Ha una ambientazione e un conio decisamente contemporanei l’opera prima di Gabriele Sassone Uccidi l’unicorno (Il Saggiatore. pp. 224, euro 19), una narrazione che dura una lunga notte di riflessioni, pensieri, flashback, digressioni e sconfinamenti di un professore quarantenne, l’ondivago io narrante, che all’improvviso deve preparare per un network artistico una lezione sul tema «L’arte all’epoca dei social media», sostituendo un convegnista straniero che ha dato improvvisamente forfait. È già notte quando riceve la telefonata dalla project manager, subito si mette al lavoro, l’indomani una platea di 250 studenti ascolteranno la sua lezione, evento che lo terrorizza, la deve scrivere subito, prima che venga il mattino, mentre la moglie e il figlio piccolo dormono.

L’ANTEFATTO, il clima notturno e ansiogeno, creano subito nel romanzo una tensione elucubratoria e sognante, le slide in preparazione partono da assunti concreti, oltre che da quelli teorici, il lavoro dell’artista non è tanto l’oggetto del suo genio, quanto la capacità di sopravvivere alle avversità dell’epoca e della vita materiale, resistere a una precarietà divorante, quella di persone che «agiscono in uno stato emotivo di emergenza. Sopravvivono con la creatività». Questa la condizione dell’artista contemporaneo, sia esso un pittore, uno scrittore, un cineasta o un autore di graphic novel, «l’impatto dell’economia sulla carriera di un artista emergente è un fattore devastante, forse il peggiore. Un maremoto». Per confutare tutto questo, per rispecchiarlo in altre epoche e momenti della storia, partendo di volta in volta da ragionamenti su cosa è l’arte e cosa essere artisti, nel rapporto con l’estetica ma anche con le istituzioni e il potere, Sassone scomoda Vincent Van Gogh, oppure Luigi Di Ruscio, il poeta degli ultimi, operaio sulle trafilatrici alla fabbrica di chiodi di Oslo, lo scrittore anarchico Luciano Bianciardi, l’olivettiano Paolo Volponi, con un obiettivo davvero «prestigioso», che è la sotterranea ma decisa cifra politica del libro, «cogliere il punto di vista dei dominati, di chi sta in basso alla catena alimentare». Addirittura, ai nuovi artisti che incontra nella vita professionale, che conosce, presta i nomi di battesimo di questi Don Chisciotte antenati, che oggi vivono la nuova Vita agra.

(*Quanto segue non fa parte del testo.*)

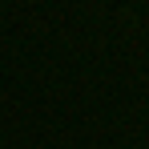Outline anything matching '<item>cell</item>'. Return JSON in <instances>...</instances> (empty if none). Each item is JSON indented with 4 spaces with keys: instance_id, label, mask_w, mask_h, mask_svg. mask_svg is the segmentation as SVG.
Here are the masks:
<instances>
[]
</instances>
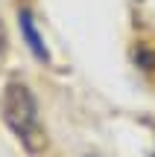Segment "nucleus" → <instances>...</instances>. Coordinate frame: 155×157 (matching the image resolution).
Listing matches in <instances>:
<instances>
[{
    "label": "nucleus",
    "mask_w": 155,
    "mask_h": 157,
    "mask_svg": "<svg viewBox=\"0 0 155 157\" xmlns=\"http://www.w3.org/2000/svg\"><path fill=\"white\" fill-rule=\"evenodd\" d=\"M6 52V35H3V26H0V56Z\"/></svg>",
    "instance_id": "7ed1b4c3"
},
{
    "label": "nucleus",
    "mask_w": 155,
    "mask_h": 157,
    "mask_svg": "<svg viewBox=\"0 0 155 157\" xmlns=\"http://www.w3.org/2000/svg\"><path fill=\"white\" fill-rule=\"evenodd\" d=\"M0 113H3L6 128L21 140V146L27 148L29 154H44L47 131H44V125H41V117H38V102H35L32 90L23 82H9L3 87Z\"/></svg>",
    "instance_id": "f257e3e1"
},
{
    "label": "nucleus",
    "mask_w": 155,
    "mask_h": 157,
    "mask_svg": "<svg viewBox=\"0 0 155 157\" xmlns=\"http://www.w3.org/2000/svg\"><path fill=\"white\" fill-rule=\"evenodd\" d=\"M88 157H91V154H88Z\"/></svg>",
    "instance_id": "20e7f679"
},
{
    "label": "nucleus",
    "mask_w": 155,
    "mask_h": 157,
    "mask_svg": "<svg viewBox=\"0 0 155 157\" xmlns=\"http://www.w3.org/2000/svg\"><path fill=\"white\" fill-rule=\"evenodd\" d=\"M18 26H21V35H23V41H27L29 52H32L38 61H50L47 44H44V38L38 35V29H35V21H32V12H29V9H18Z\"/></svg>",
    "instance_id": "f03ea898"
}]
</instances>
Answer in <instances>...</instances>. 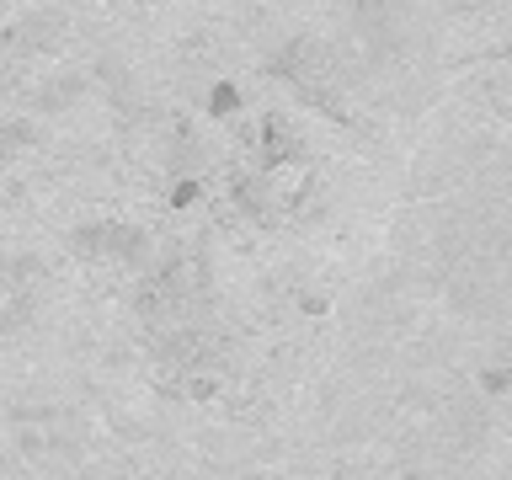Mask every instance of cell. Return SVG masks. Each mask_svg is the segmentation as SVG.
Segmentation results:
<instances>
[{
	"mask_svg": "<svg viewBox=\"0 0 512 480\" xmlns=\"http://www.w3.org/2000/svg\"><path fill=\"white\" fill-rule=\"evenodd\" d=\"M6 54H48V48L64 43V16L59 11H32L16 27H6Z\"/></svg>",
	"mask_w": 512,
	"mask_h": 480,
	"instance_id": "6da1fadb",
	"label": "cell"
},
{
	"mask_svg": "<svg viewBox=\"0 0 512 480\" xmlns=\"http://www.w3.org/2000/svg\"><path fill=\"white\" fill-rule=\"evenodd\" d=\"M80 91H86V86H80L75 75H64V80H54L48 91H38V107H43V112H59V107H70Z\"/></svg>",
	"mask_w": 512,
	"mask_h": 480,
	"instance_id": "7a4b0ae2",
	"label": "cell"
}]
</instances>
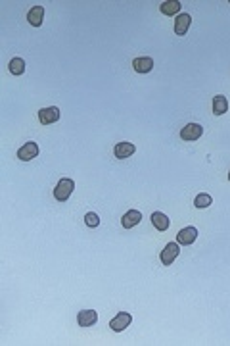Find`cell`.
<instances>
[{
  "label": "cell",
  "instance_id": "cell-1",
  "mask_svg": "<svg viewBox=\"0 0 230 346\" xmlns=\"http://www.w3.org/2000/svg\"><path fill=\"white\" fill-rule=\"evenodd\" d=\"M73 188H75V181L73 179H62L60 183L56 185V188H54V198L58 202H66L69 196L73 194Z\"/></svg>",
  "mask_w": 230,
  "mask_h": 346
},
{
  "label": "cell",
  "instance_id": "cell-2",
  "mask_svg": "<svg viewBox=\"0 0 230 346\" xmlns=\"http://www.w3.org/2000/svg\"><path fill=\"white\" fill-rule=\"evenodd\" d=\"M179 254H181V246H179V242H169V244L161 250V256H160L161 264H163V266H171Z\"/></svg>",
  "mask_w": 230,
  "mask_h": 346
},
{
  "label": "cell",
  "instance_id": "cell-3",
  "mask_svg": "<svg viewBox=\"0 0 230 346\" xmlns=\"http://www.w3.org/2000/svg\"><path fill=\"white\" fill-rule=\"evenodd\" d=\"M60 117H62V112H60V108H56V106H50V108H43V110H39V121H41L43 125L56 123Z\"/></svg>",
  "mask_w": 230,
  "mask_h": 346
},
{
  "label": "cell",
  "instance_id": "cell-4",
  "mask_svg": "<svg viewBox=\"0 0 230 346\" xmlns=\"http://www.w3.org/2000/svg\"><path fill=\"white\" fill-rule=\"evenodd\" d=\"M131 321H133V316H131V314L119 312L114 319L110 321V327H112V331H115V333H121V331H125V329L131 325Z\"/></svg>",
  "mask_w": 230,
  "mask_h": 346
},
{
  "label": "cell",
  "instance_id": "cell-5",
  "mask_svg": "<svg viewBox=\"0 0 230 346\" xmlns=\"http://www.w3.org/2000/svg\"><path fill=\"white\" fill-rule=\"evenodd\" d=\"M204 133V127L200 123H188L181 129V138L183 140H198Z\"/></svg>",
  "mask_w": 230,
  "mask_h": 346
},
{
  "label": "cell",
  "instance_id": "cell-6",
  "mask_svg": "<svg viewBox=\"0 0 230 346\" xmlns=\"http://www.w3.org/2000/svg\"><path fill=\"white\" fill-rule=\"evenodd\" d=\"M39 156V144L37 142H25L22 148L18 150V158L22 161H29Z\"/></svg>",
  "mask_w": 230,
  "mask_h": 346
},
{
  "label": "cell",
  "instance_id": "cell-7",
  "mask_svg": "<svg viewBox=\"0 0 230 346\" xmlns=\"http://www.w3.org/2000/svg\"><path fill=\"white\" fill-rule=\"evenodd\" d=\"M135 152H137V146H135L133 142H117V144H115V148H114L115 158H119V160L131 158Z\"/></svg>",
  "mask_w": 230,
  "mask_h": 346
},
{
  "label": "cell",
  "instance_id": "cell-8",
  "mask_svg": "<svg viewBox=\"0 0 230 346\" xmlns=\"http://www.w3.org/2000/svg\"><path fill=\"white\" fill-rule=\"evenodd\" d=\"M196 239H198V229H196V227H184V229H181L179 235H177V242H179V244H184V246L194 244Z\"/></svg>",
  "mask_w": 230,
  "mask_h": 346
},
{
  "label": "cell",
  "instance_id": "cell-9",
  "mask_svg": "<svg viewBox=\"0 0 230 346\" xmlns=\"http://www.w3.org/2000/svg\"><path fill=\"white\" fill-rule=\"evenodd\" d=\"M45 20V6H33L27 14V22L31 23L33 27H41Z\"/></svg>",
  "mask_w": 230,
  "mask_h": 346
},
{
  "label": "cell",
  "instance_id": "cell-10",
  "mask_svg": "<svg viewBox=\"0 0 230 346\" xmlns=\"http://www.w3.org/2000/svg\"><path fill=\"white\" fill-rule=\"evenodd\" d=\"M190 23H192L190 14H179V16H177V20H175V33H177L179 37H184V35L188 33Z\"/></svg>",
  "mask_w": 230,
  "mask_h": 346
},
{
  "label": "cell",
  "instance_id": "cell-11",
  "mask_svg": "<svg viewBox=\"0 0 230 346\" xmlns=\"http://www.w3.org/2000/svg\"><path fill=\"white\" fill-rule=\"evenodd\" d=\"M133 68L137 73H150L154 69V60L150 56H142V58H135L133 60Z\"/></svg>",
  "mask_w": 230,
  "mask_h": 346
},
{
  "label": "cell",
  "instance_id": "cell-12",
  "mask_svg": "<svg viewBox=\"0 0 230 346\" xmlns=\"http://www.w3.org/2000/svg\"><path fill=\"white\" fill-rule=\"evenodd\" d=\"M140 219H142V213H140L138 210H129V212L123 215L121 223H123L125 229H133V227H137L138 223H140Z\"/></svg>",
  "mask_w": 230,
  "mask_h": 346
},
{
  "label": "cell",
  "instance_id": "cell-13",
  "mask_svg": "<svg viewBox=\"0 0 230 346\" xmlns=\"http://www.w3.org/2000/svg\"><path fill=\"white\" fill-rule=\"evenodd\" d=\"M96 321H98V314H96L94 310H83V312H79V316H77V323H79L81 327H92Z\"/></svg>",
  "mask_w": 230,
  "mask_h": 346
},
{
  "label": "cell",
  "instance_id": "cell-14",
  "mask_svg": "<svg viewBox=\"0 0 230 346\" xmlns=\"http://www.w3.org/2000/svg\"><path fill=\"white\" fill-rule=\"evenodd\" d=\"M152 223H154V227L158 231H167L169 225H171L169 217H167L165 213H161V212H154V213H152Z\"/></svg>",
  "mask_w": 230,
  "mask_h": 346
},
{
  "label": "cell",
  "instance_id": "cell-15",
  "mask_svg": "<svg viewBox=\"0 0 230 346\" xmlns=\"http://www.w3.org/2000/svg\"><path fill=\"white\" fill-rule=\"evenodd\" d=\"M225 112H229V100H227V96L219 94V96L213 98V114L223 115Z\"/></svg>",
  "mask_w": 230,
  "mask_h": 346
},
{
  "label": "cell",
  "instance_id": "cell-16",
  "mask_svg": "<svg viewBox=\"0 0 230 346\" xmlns=\"http://www.w3.org/2000/svg\"><path fill=\"white\" fill-rule=\"evenodd\" d=\"M160 10L161 14H165V16H175V14L181 12V2L179 0H167V2L161 4Z\"/></svg>",
  "mask_w": 230,
  "mask_h": 346
},
{
  "label": "cell",
  "instance_id": "cell-17",
  "mask_svg": "<svg viewBox=\"0 0 230 346\" xmlns=\"http://www.w3.org/2000/svg\"><path fill=\"white\" fill-rule=\"evenodd\" d=\"M8 68H10V73H14V75H22L23 71H25V62H23V58H12Z\"/></svg>",
  "mask_w": 230,
  "mask_h": 346
},
{
  "label": "cell",
  "instance_id": "cell-18",
  "mask_svg": "<svg viewBox=\"0 0 230 346\" xmlns=\"http://www.w3.org/2000/svg\"><path fill=\"white\" fill-rule=\"evenodd\" d=\"M211 202H213V198H211L209 194H198V196H196V200H194V206L196 208H207V206H211Z\"/></svg>",
  "mask_w": 230,
  "mask_h": 346
},
{
  "label": "cell",
  "instance_id": "cell-19",
  "mask_svg": "<svg viewBox=\"0 0 230 346\" xmlns=\"http://www.w3.org/2000/svg\"><path fill=\"white\" fill-rule=\"evenodd\" d=\"M85 223H87L89 227H98V225H100V219H98V215H96V213L89 212V213L85 215Z\"/></svg>",
  "mask_w": 230,
  "mask_h": 346
},
{
  "label": "cell",
  "instance_id": "cell-20",
  "mask_svg": "<svg viewBox=\"0 0 230 346\" xmlns=\"http://www.w3.org/2000/svg\"><path fill=\"white\" fill-rule=\"evenodd\" d=\"M229 181H230V171H229Z\"/></svg>",
  "mask_w": 230,
  "mask_h": 346
}]
</instances>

LA NARRAZIONE AVANZA ora dopo ora per strane aggregazioni, associazioni, a quella tout court del romanzo, la storia al presente, si innesta una riflessione artistico-riflessiva e una vera e propria storia di formazione intellettuale, che cronologicamente comincia con l’incipit del libro quando il protagonista è svegliato al mattino dai passi del padre operaio «che imita la fanfara dei bersaglieri» mentre lui fa finta di dormire, spia di una appartenenza di classe.
La scrittura ritmata e vitale di Sassone alterna la cupa descrittività degli interni al presente, agli ambienti mondani dei luoghi artistici, esilaranti vernissage, improbabili incontri con critici erotomani, galleristi isterici, a quella saggistica, più distesa, dove prende in esame alcune icone dell’arte contemporanea come il dripping di Pollock o le 700 querce di Beuys. Ma essenzialmente questo è un romanzo sul lavoro immateriale oggi, le sue perversioni, un’opera aperta dove il neoliberismo, cioè il mercato, controlla anche la creatività riducendola in merce. «L’artista a tutti i livelli, emergente o affermato, oggi è un soggetto in produzione perenne, un soggetto che non ha mai lavorato in fabbrica poiché la fabbrica l’ha costruita dentro di sé», scrive l’autore. Tutto il contrario di quello che pensava Marcel Duchamp, il quale nel 1967 affermò: «Si fa pittura perché si vuole essere, per così dire, liberi. Non si vuole andare tutte le mattine in ufficio». Oggi, sta a dirci questo originale romanzo, si può diventare artista o uccidendo l’unicorno, «la distruzione dell’innocenza e della purezza», oppure resistere come il poeta Luigi Di Ruscio nelle nevi nere di Oslo, ostinato per mezzo secolo, che per salvarsi l’anima ribelle non ha mai ceduto «alla morsa del fallimento».